Working data
..........

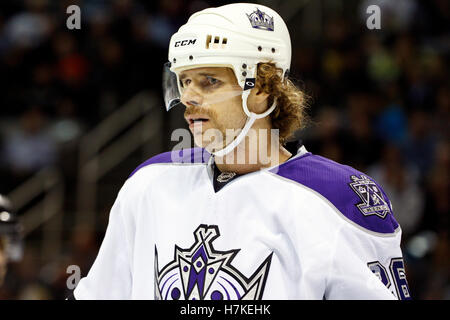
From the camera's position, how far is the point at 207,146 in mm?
2150

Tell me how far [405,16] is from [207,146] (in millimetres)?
4387

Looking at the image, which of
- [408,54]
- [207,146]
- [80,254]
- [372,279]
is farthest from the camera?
[408,54]

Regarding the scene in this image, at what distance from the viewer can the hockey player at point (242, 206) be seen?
1982 mm

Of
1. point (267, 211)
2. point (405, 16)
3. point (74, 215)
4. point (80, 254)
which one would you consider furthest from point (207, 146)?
point (405, 16)

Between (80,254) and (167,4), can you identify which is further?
(167,4)

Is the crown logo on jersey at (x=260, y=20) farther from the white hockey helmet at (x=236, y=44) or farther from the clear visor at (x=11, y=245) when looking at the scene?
the clear visor at (x=11, y=245)

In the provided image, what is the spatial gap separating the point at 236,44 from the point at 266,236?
0.54 meters

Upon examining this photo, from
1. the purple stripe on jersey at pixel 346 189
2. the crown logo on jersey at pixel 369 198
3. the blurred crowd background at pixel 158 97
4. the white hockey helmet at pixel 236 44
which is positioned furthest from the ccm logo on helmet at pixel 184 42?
the blurred crowd background at pixel 158 97

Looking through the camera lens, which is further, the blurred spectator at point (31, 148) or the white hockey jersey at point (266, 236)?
the blurred spectator at point (31, 148)

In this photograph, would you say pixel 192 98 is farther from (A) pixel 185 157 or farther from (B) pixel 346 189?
(B) pixel 346 189

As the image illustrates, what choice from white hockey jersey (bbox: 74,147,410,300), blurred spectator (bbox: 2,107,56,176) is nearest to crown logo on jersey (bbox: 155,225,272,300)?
white hockey jersey (bbox: 74,147,410,300)

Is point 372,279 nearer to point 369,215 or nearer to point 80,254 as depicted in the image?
point 369,215

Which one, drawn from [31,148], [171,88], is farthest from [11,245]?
[31,148]

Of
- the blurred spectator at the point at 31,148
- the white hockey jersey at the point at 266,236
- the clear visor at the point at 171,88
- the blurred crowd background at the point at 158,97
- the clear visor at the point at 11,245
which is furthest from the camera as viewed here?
the blurred spectator at the point at 31,148
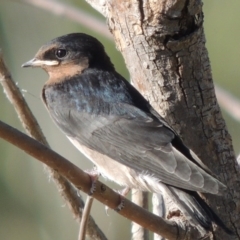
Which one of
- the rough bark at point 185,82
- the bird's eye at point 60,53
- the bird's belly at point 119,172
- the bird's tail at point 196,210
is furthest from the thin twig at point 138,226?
the bird's eye at point 60,53

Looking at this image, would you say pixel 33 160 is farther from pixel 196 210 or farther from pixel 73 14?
pixel 196 210

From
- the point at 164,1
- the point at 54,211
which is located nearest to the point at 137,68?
the point at 164,1

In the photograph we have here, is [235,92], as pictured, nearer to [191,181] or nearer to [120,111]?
[120,111]

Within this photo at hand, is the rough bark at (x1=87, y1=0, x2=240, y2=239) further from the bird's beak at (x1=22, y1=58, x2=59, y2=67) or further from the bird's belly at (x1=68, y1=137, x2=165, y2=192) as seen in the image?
the bird's beak at (x1=22, y1=58, x2=59, y2=67)

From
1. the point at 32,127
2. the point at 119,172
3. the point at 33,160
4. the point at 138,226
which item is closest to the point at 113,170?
the point at 119,172

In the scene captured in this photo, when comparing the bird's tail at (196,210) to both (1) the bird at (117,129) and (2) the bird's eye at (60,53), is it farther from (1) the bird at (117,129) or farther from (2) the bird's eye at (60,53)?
(2) the bird's eye at (60,53)

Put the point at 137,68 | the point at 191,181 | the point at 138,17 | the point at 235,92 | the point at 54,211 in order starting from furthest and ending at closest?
the point at 235,92 → the point at 54,211 → the point at 137,68 → the point at 138,17 → the point at 191,181

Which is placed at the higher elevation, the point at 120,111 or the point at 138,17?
the point at 138,17
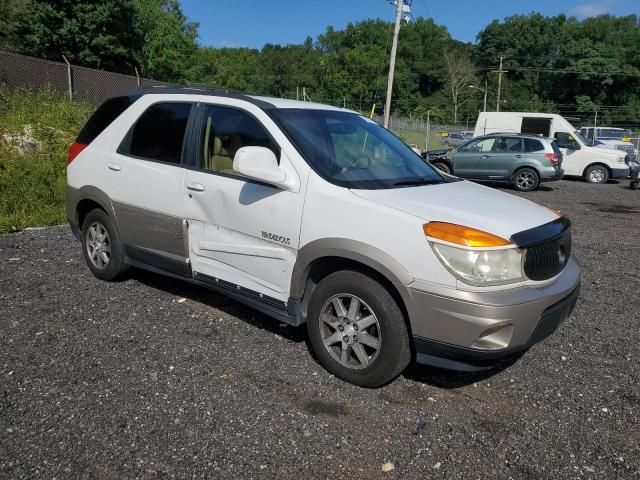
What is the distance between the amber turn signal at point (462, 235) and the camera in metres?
2.91

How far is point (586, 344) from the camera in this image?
418cm

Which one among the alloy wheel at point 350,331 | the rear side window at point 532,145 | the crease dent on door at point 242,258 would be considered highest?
the rear side window at point 532,145

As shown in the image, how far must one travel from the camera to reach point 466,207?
10.9ft

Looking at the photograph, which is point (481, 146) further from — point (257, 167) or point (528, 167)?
point (257, 167)

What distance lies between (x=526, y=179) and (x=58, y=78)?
14.3 metres

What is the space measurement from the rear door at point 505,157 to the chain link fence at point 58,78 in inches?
377

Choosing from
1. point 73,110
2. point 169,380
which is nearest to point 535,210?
point 169,380

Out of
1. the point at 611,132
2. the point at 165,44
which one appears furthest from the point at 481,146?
the point at 165,44

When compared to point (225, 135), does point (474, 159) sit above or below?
below

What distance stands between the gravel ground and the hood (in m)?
1.11

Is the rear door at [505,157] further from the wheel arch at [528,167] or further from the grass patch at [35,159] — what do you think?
the grass patch at [35,159]

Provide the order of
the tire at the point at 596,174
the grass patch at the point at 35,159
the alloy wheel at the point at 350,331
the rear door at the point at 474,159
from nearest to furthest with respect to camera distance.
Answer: the alloy wheel at the point at 350,331 < the grass patch at the point at 35,159 < the rear door at the point at 474,159 < the tire at the point at 596,174

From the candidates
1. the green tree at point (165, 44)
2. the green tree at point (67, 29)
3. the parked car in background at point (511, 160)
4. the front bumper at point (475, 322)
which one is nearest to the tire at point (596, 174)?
the parked car in background at point (511, 160)

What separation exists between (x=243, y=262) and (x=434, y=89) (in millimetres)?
106671
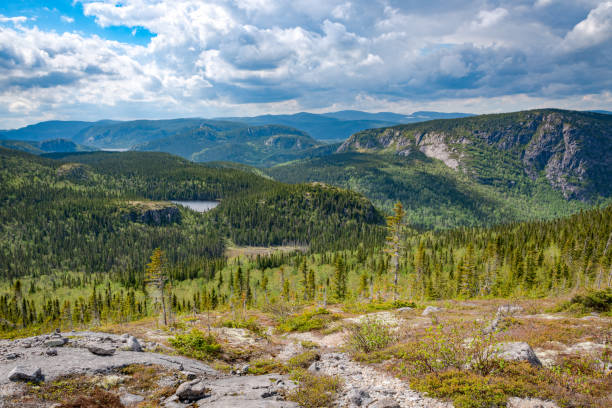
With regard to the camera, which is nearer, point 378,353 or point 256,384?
point 256,384

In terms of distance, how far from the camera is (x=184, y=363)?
21.1 metres

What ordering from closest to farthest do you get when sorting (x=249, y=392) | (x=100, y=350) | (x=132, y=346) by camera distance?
(x=249, y=392) → (x=100, y=350) → (x=132, y=346)

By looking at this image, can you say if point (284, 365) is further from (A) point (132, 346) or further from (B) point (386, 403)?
(A) point (132, 346)

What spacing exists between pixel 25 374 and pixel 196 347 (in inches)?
443

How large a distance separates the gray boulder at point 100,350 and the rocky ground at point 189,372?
6 cm

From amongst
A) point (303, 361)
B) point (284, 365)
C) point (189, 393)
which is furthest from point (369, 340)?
point (189, 393)

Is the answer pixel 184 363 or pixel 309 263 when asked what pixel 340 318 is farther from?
pixel 309 263

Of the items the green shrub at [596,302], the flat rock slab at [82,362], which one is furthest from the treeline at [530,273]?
the flat rock slab at [82,362]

..........

What to produce
Extract everything from the line containing "Within this photo" down to the line containing "14.3 metres", both included, copying each line exactly. Leave out any picture markers.

Answer for the task
Within this photo at hand, is the rough bark at (x1=87, y1=0, x2=240, y2=239) further from the bird's beak at (x1=22, y1=58, x2=59, y2=67) or further from the bird's belly at (x1=68, y1=137, x2=165, y2=192) as seen in the image?
the bird's beak at (x1=22, y1=58, x2=59, y2=67)

From
1. the point at 32,127
2. the point at 119,172
3. the point at 33,160
4. the point at 138,226
which item is closest to the point at 113,170?
the point at 119,172

In the scene captured in this photo, when comparing the bird's tail at (196,210) to both (1) the bird at (117,129) and (2) the bird's eye at (60,53), is it farther from (1) the bird at (117,129) or farther from (2) the bird's eye at (60,53)?
(2) the bird's eye at (60,53)

Put the point at 137,68 | the point at 191,181 | the point at 138,17 | the point at 235,92 | the point at 54,211 in order starting from furthest and ending at closest?
the point at 235,92 → the point at 54,211 → the point at 137,68 → the point at 138,17 → the point at 191,181

Which is placed at the higher elevation, the point at 120,111 or the point at 138,17?
the point at 138,17
What is the distance between the amber turn signal at point (462, 235) and the camera in metres?
2.91

How far is point (586, 344) from the camera in this image?
418cm

Which one among the alloy wheel at point 350,331 | the rear side window at point 532,145 | the crease dent on door at point 242,258 would be considered highest?
the rear side window at point 532,145

As shown in the image, how far must one travel from the camera to reach point 466,207?
10.9ft

Looking at the photograph, which is point (481, 146) further from — point (257, 167) or point (528, 167)?
point (257, 167)

What distance lies between (x=526, y=179) and (x=58, y=78)?
14.3 metres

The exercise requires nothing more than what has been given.